Bradley also compared the order to internment of Japanese Americans during the Second World War and compared coronavirus to the seasonal flu.

“The DHS secretary could step in and do this every single flu season every year because the flu kills tens of thousands of people in America every year,” she said. “And that’s a communicable disease.”

“I think the DHS secretary, if they tried to do that every flu season, would have no support in the medical community for imposing that kind of restriction,” Roth said.

In seven months of the 2019-20 flu season, all six strains of influenza combined killed 167 people in Wisconsin. Just in the past eight weeks, coronavirus has killed 340.

Roth also argued that allowing local cities and counties to regulate their own restrictions would backfire because “the virus doesn’t respect county boundaries.” He noted that at one point, most cases were confined to Madison and Milwaukee, but a new outbreak in Green Bay as flared up in just the past week.

Chief Jusice Patience Rogensack responded that the Green Bay outbreak primarily affected workers in a meat packing plant there. “It wasn’t just the regular folks in Brown County,” she said.

Brown County currently has more than 1,400 cases, and about 522 cases per 100,00 residents  — by far the highest rate of infection in the state. 

Arguing for the Republican legislature, attorney Ryan Walsh said the case isn’t about the substance or merits of the order.

“The coronavirus crisis raises a number of fundamental and complex policy questions.

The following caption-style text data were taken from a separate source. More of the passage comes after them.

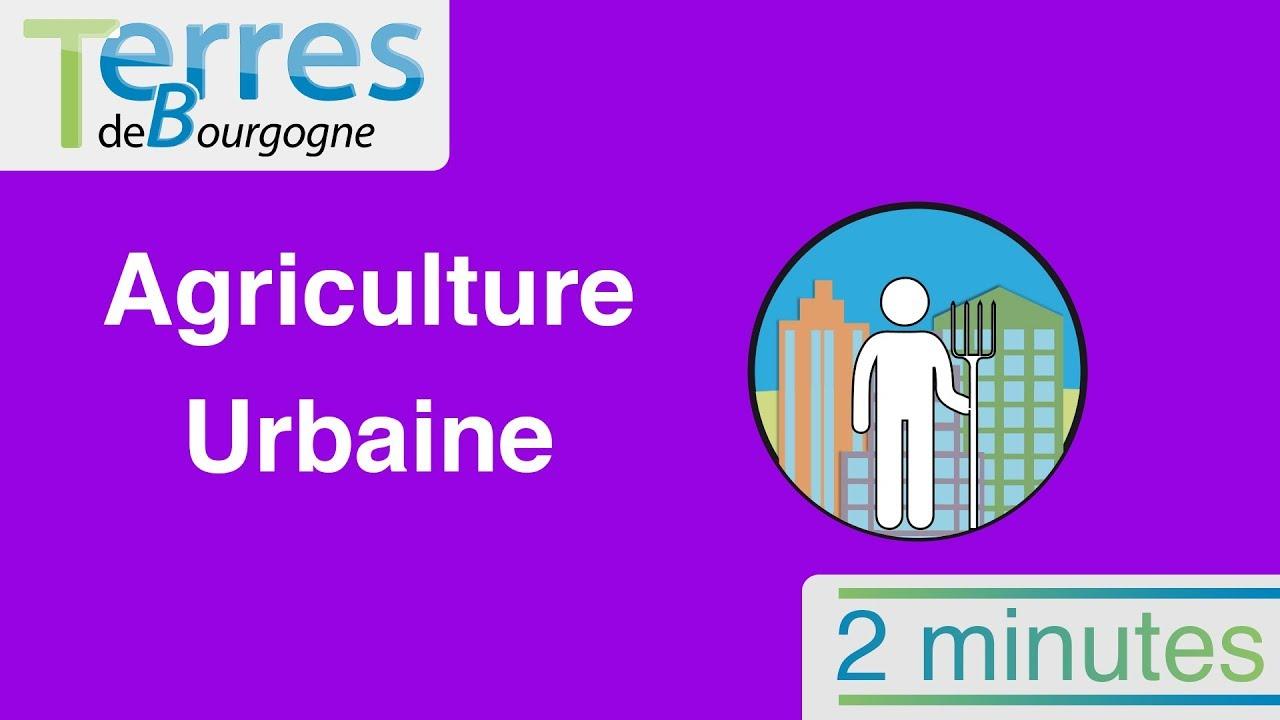 800 millions de personnes pratiquent l'agriculture urbaine : quels sont les enjeux ?
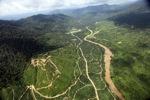 Oil palm plantation -- sabah_2400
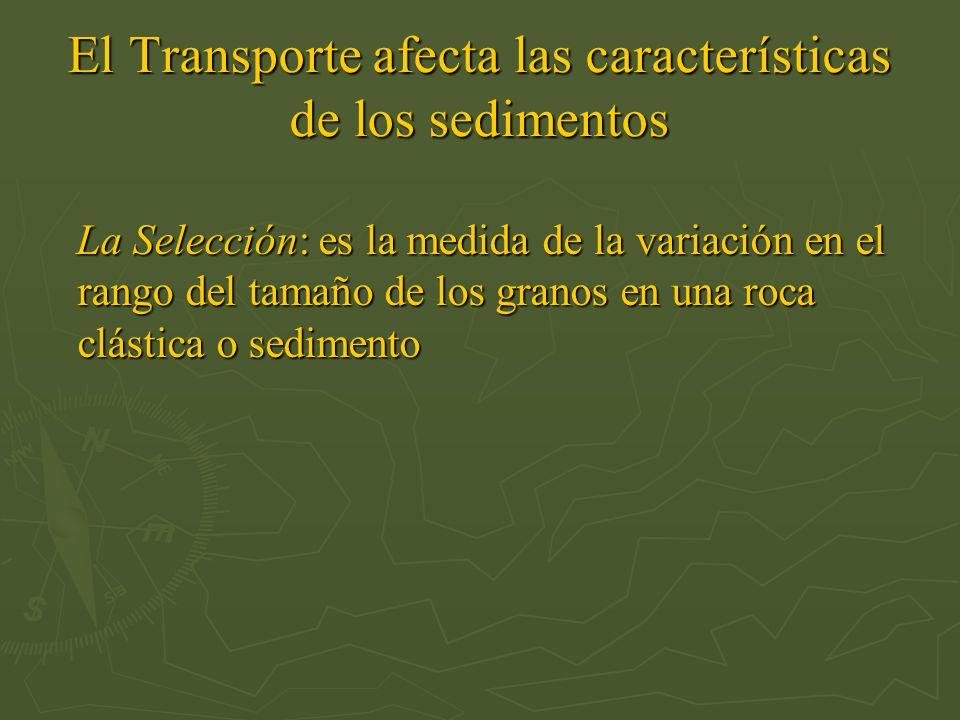 El Transporte afecta las características de los sedimentos La Selección: es la medida de la variación en el rango del tamaño de los granos en una roca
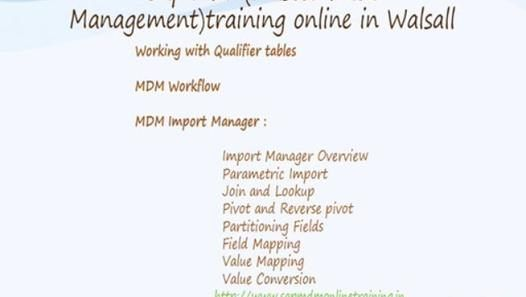 undefined TRaining Pinterest Master data management and - retail interview questions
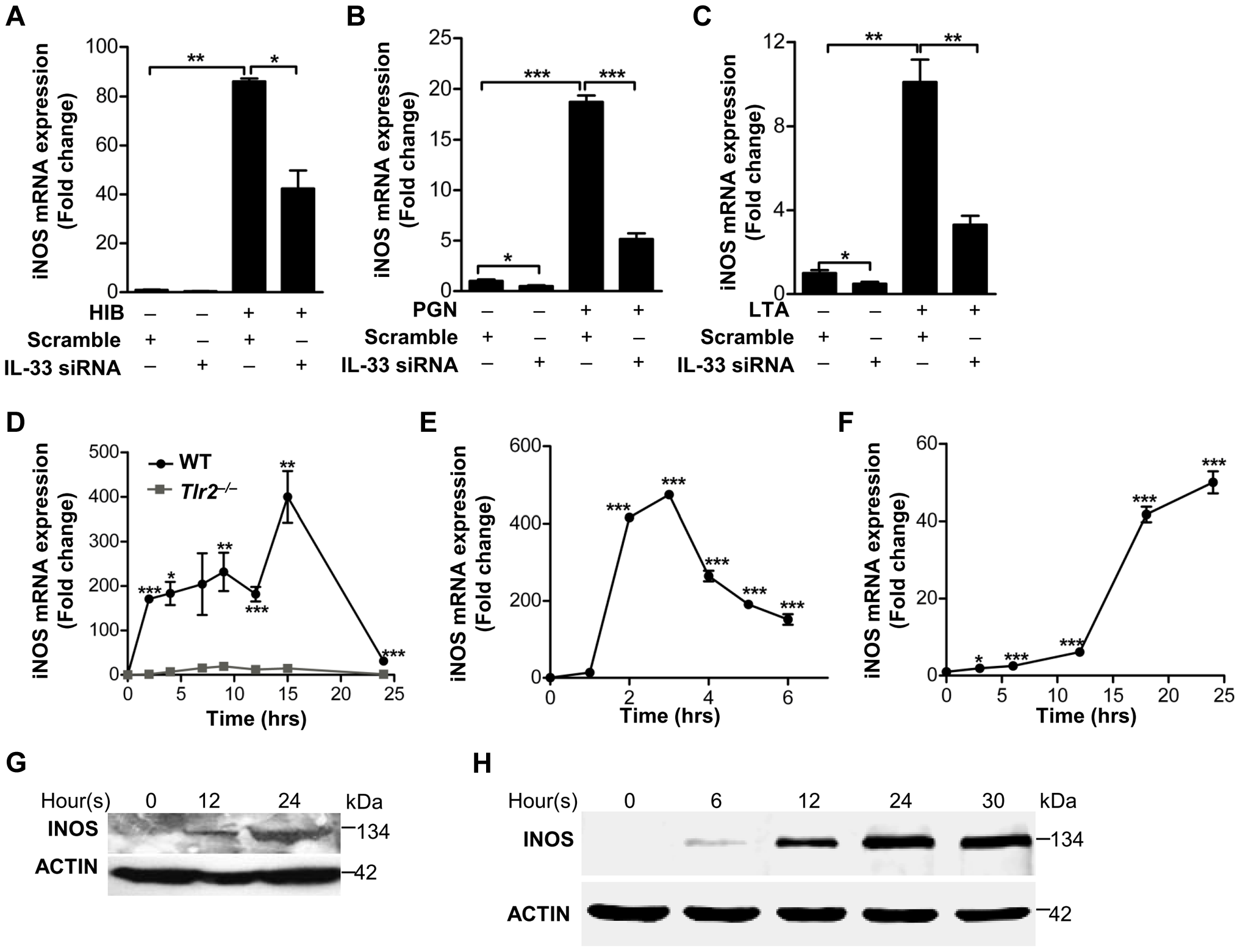 IL-33 induces iNOS in macrophages.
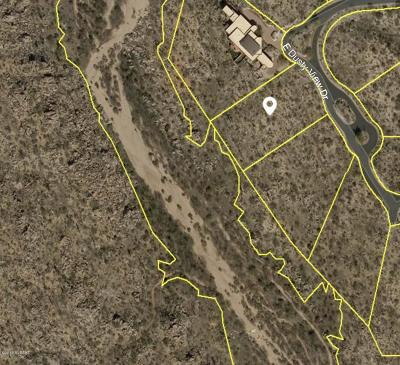 Oro Valley Residential Lots & Land For Sale: 245 E Dusty View Drive #97
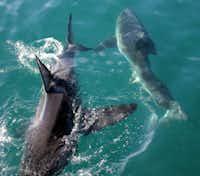A pair of sharks cross paths near Gansbaai, South Africa.
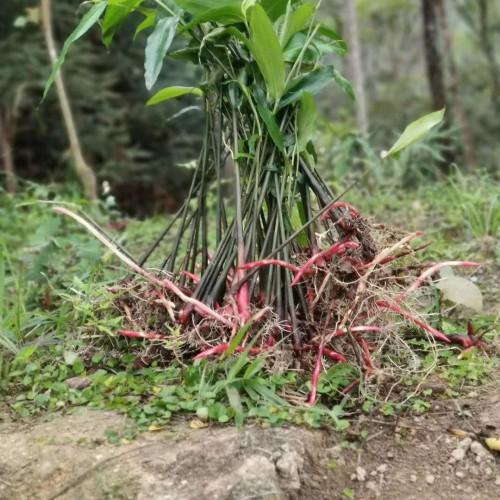 花椒树是有刺的還是没刺的好?如何种植?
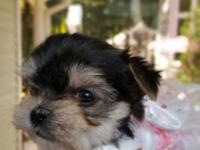 Tiny Teacup Maltese x yorkie puppies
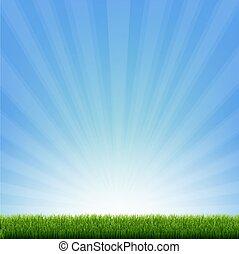 Green Grass Border With Blue Sunburst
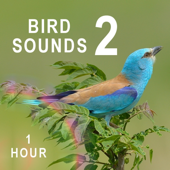 Bird Sounds 2 - Beautiful Forest's Songs for Relaxation, Meditation, Therapy, Sleep (Spa for Body, Mind and Soul)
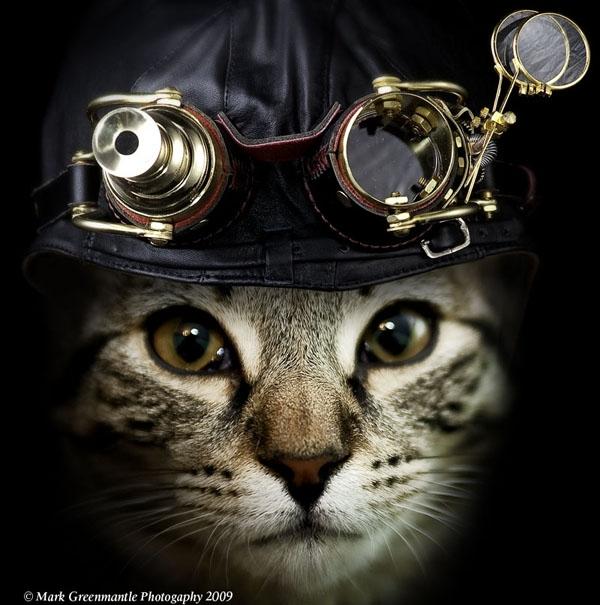 КотЭпанк или Мартовские коты) (Фото 2)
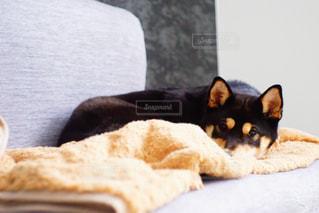 ベッドに横たわる猫の写真・画像素材[3023552]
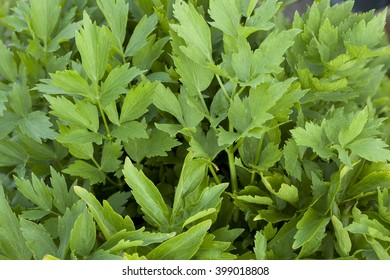 cluster green lovage (Levisticum officinale) as background
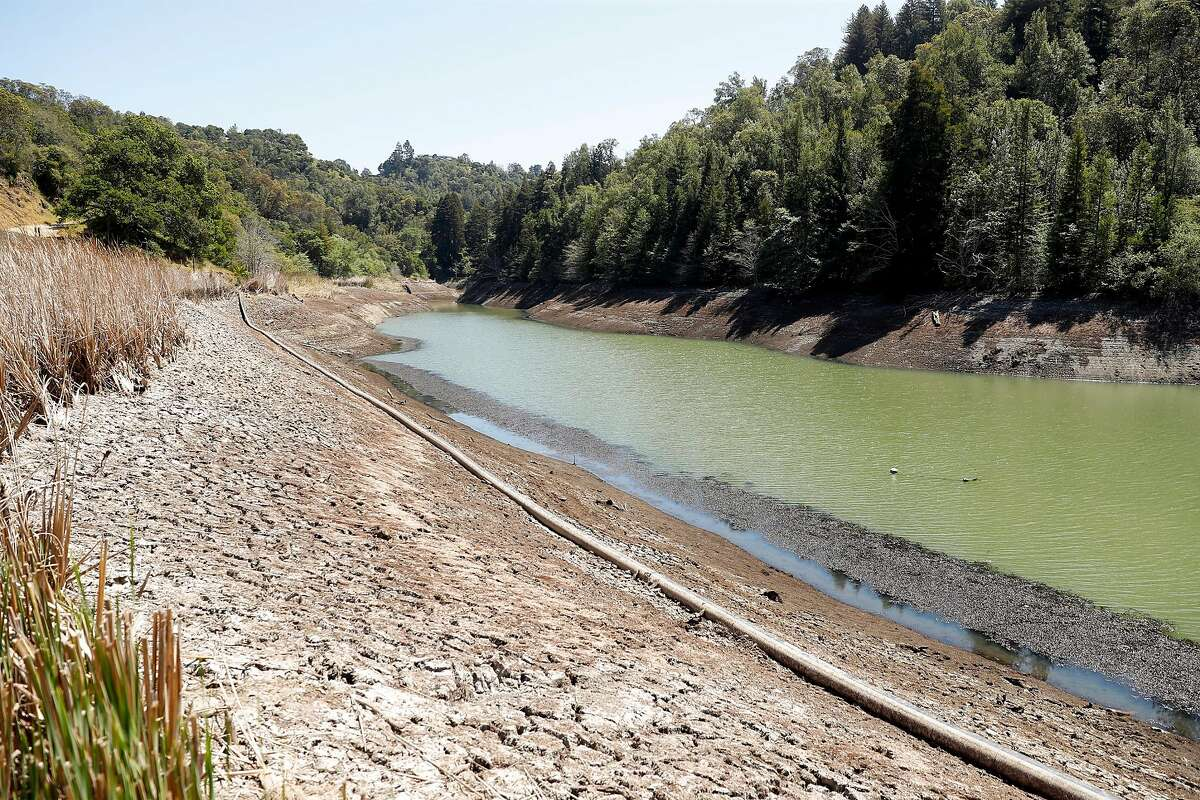 The water level is historically low at Phoenix Lake, one of Marin Municipal Water District's seven reservoirs.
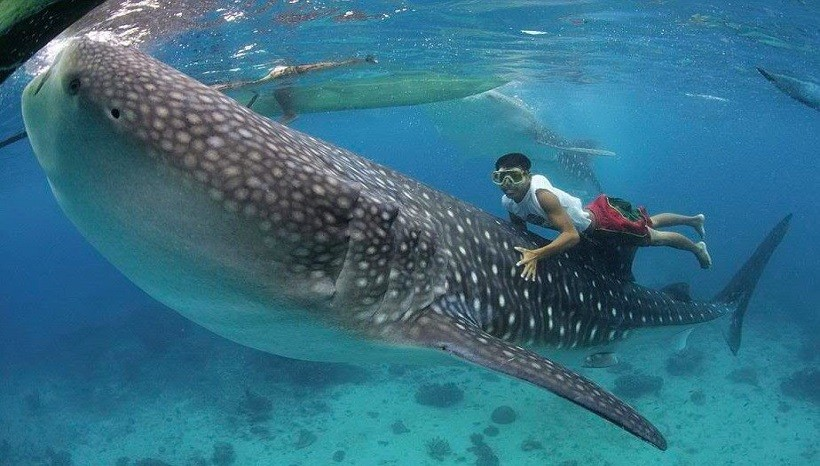 Are the whale sharks friendly?
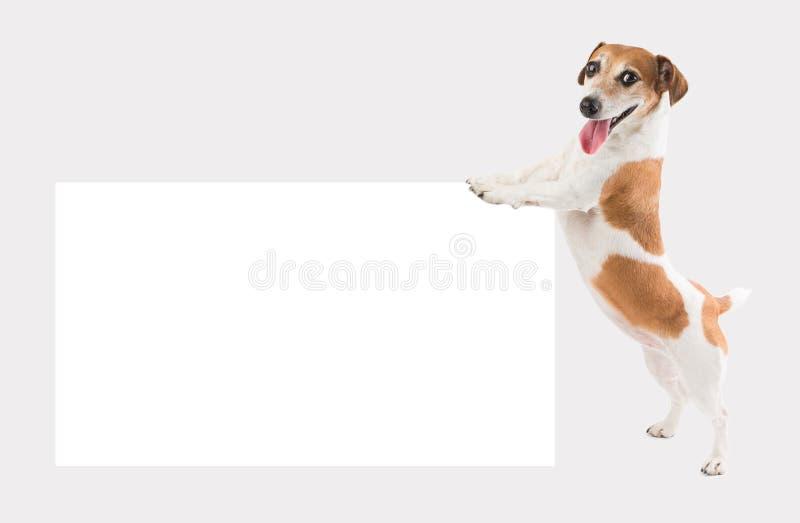 Ευτυχής μικρή εκμετάλλευση σκυλιών που ωθεί το άσπρο κενό έγγραφο στοκ φωτογραφίες με δικαίωμα ελεύθερης χρήσης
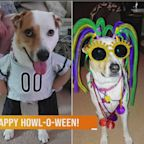 Happy Howl-O-Ween: Oct. 19, 2020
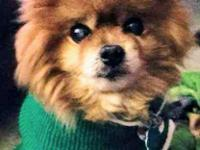 Paddington, AKA Paddy is a 7yr old male Pomeranian.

Those are not the questions before this court today,” he said. “This case is not about whether a lockdown is a good idea how far one should go or whether and when Wisconsin should reopen in the months or years before a vaccine is developed. It’s not even about the governor’s ample powers to respond to a public health emergency under section three 2310 subject to the legislature’s oversight. This case instead raises first a basic issue of administrative law, whether the most consequential sweeping regulation likely ever issued in our state’s history, applicable to every person, synagogue, church, mosque, business, city, town and County. In Wisconsin is a general order of general application.”

He said the legislature is not seeking an immediate end to the “Safer at Home” order, but rather an order forcing DHS to work with the legislature on a new plan and giving them six days to get it done — even while conceding the procedure the legislature wanted DHS to use would take at least 12 days.

Roth, the governor’s attorney, said the fact that the legislature isn’t even seeking an immediate end to the order demonstrates that they know how dangerous that would be.

“(The legislature) understands that if safer at home is enjoined with nothing to replace it and people pour out into the streets, that the disease will spread like wildfire and we will be back into a terrible situation of an out of control virus with no weapon to fight it,” he said. “No treatments, no vaccine, nothing. People will die … that’s exactly what will happen.”

The seven justices will meet in closed conference to consider their decision at 1:30 Tuesday afternoon.